Yes, today has provided a welcome reprieve from yesterday's manic selling, but the question remains as to what factors will bring the bulls back to the fore given the continued Chinese slowdown and impending monetary tightening.
The issue of monetary policy returned today, with Mr Draghi declaring a willingness and ability to increase the scale and scope of asset purchases should it be necessary. Today's rebound in eurozone PMIs showed that the region is picking up, which could be in part attributed to the ECB's QE programme. However, with French Q3 GDP projected at 0.1% and German Q3 expected at 0.4% it is clear that despite improvement, the eurozone recovery is far from inspiring.
A slow eurozone recovery is just one of many fears at the ECB which could force its hand to up QE in the future, with disinflation seen as one of the biggest issues that could require a more accommodative mindset for all the major central banks.
US crude inventories fell for the second consecutive week, helping raise US light crude back above $47/barrel. Within a wider context, US shale producers are finding their credit lines shrinking as banks revalue their decreasing reserves, which have been hit by falling investment amid tumbling prices. While the issue of low prices could be around for some time yet, the price war finally appears to be having an impact upon the ability of US shale producers to do business. This, in turn, is pushing oil prices towards a tentative short-term recovery.

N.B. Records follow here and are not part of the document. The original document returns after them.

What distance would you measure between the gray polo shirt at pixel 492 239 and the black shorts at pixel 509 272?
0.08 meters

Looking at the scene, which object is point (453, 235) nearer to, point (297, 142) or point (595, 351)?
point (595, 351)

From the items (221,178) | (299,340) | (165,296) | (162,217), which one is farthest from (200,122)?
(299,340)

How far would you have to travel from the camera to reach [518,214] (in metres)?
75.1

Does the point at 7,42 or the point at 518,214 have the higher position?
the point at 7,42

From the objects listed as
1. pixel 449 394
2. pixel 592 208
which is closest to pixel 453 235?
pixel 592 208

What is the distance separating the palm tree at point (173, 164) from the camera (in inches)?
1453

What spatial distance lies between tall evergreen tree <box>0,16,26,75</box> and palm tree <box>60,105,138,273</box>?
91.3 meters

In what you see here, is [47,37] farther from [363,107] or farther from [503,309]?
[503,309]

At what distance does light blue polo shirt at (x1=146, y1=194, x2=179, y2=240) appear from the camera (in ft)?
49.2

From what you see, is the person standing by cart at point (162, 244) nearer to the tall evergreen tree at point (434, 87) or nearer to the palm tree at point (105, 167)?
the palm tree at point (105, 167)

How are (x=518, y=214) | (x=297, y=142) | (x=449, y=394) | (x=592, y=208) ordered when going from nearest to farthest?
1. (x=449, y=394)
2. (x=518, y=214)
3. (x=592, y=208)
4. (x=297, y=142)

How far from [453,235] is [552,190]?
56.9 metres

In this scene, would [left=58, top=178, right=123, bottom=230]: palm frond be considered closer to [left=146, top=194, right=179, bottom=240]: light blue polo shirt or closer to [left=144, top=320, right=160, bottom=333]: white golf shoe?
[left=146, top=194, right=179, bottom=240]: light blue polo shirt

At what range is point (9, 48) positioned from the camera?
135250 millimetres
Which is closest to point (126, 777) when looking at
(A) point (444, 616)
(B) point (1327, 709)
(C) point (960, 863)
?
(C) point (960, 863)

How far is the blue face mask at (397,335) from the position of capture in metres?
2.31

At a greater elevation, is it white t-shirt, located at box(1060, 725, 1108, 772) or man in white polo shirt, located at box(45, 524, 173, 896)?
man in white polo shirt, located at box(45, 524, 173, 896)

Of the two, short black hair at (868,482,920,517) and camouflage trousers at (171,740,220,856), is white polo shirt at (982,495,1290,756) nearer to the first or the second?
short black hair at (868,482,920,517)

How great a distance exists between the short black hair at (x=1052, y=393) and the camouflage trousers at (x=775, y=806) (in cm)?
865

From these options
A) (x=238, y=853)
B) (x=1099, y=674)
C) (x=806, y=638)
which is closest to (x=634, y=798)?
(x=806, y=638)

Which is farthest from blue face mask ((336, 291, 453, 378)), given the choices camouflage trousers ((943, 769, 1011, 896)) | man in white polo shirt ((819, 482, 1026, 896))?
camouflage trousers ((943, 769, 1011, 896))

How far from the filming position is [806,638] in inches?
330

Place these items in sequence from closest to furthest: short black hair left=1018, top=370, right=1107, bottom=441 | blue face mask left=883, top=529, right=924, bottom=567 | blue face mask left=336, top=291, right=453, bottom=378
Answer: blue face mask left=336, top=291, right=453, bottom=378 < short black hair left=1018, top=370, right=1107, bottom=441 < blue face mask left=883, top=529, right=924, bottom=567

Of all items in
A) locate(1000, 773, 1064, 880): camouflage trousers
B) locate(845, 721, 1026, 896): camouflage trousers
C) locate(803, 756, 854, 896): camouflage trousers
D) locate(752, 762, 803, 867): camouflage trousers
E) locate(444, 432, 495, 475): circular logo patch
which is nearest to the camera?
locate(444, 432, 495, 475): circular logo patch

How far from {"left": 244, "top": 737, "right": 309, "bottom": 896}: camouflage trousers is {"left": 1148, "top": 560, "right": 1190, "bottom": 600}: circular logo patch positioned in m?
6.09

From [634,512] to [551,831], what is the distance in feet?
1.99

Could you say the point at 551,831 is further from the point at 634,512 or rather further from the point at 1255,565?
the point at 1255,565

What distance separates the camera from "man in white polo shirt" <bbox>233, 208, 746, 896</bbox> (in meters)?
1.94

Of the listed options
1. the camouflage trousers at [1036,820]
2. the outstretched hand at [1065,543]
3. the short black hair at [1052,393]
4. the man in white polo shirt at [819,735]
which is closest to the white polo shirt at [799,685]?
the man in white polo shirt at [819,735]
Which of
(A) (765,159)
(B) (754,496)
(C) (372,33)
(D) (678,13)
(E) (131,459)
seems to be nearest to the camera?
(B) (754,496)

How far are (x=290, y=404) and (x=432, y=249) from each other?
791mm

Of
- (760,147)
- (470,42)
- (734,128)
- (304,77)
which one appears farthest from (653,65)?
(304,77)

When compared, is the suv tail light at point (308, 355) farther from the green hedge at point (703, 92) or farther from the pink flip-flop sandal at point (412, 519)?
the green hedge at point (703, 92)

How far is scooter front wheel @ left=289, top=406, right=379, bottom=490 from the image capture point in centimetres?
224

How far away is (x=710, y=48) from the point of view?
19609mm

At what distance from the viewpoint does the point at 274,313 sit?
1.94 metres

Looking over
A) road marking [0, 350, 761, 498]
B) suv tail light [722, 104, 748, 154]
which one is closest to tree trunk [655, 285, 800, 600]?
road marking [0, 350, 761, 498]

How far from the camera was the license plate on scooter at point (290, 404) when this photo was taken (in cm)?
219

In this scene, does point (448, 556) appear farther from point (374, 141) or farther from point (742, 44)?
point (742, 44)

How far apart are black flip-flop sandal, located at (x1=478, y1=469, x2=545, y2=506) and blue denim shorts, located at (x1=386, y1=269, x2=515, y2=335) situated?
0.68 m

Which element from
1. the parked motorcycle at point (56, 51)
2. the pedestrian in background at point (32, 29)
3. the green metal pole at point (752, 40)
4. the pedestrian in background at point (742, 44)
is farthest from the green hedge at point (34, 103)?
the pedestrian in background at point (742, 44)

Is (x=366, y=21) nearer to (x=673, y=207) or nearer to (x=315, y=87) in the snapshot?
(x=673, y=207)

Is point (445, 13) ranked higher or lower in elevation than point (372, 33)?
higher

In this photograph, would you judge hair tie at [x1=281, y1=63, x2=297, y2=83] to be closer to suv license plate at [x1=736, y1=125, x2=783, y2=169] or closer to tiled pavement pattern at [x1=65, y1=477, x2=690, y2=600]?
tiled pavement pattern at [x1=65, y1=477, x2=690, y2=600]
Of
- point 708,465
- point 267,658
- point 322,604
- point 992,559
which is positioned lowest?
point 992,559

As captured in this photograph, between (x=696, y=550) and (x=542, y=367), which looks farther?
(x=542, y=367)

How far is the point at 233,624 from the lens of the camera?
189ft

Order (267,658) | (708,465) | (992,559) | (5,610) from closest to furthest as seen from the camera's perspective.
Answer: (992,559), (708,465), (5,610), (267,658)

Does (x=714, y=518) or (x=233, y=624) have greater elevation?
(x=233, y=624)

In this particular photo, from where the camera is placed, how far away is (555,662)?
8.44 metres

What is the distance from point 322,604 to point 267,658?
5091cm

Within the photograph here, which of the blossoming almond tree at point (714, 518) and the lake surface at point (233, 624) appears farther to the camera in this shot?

The Volkswagen scandal continues to rumble on, despite the firm regaining almost 4% in trading today. The question marks remain over how far this issue reaches, with the possibility that it could have become standard industry practice hanging over the sector.
On a day which saw German manufacturing growth falter, any slowdown in the industry would be a big blow to the economy. In isolation Volkswagen would be a single issue, yet should it be a wider matter this will be both a PR and financial nightmare for both company and nation.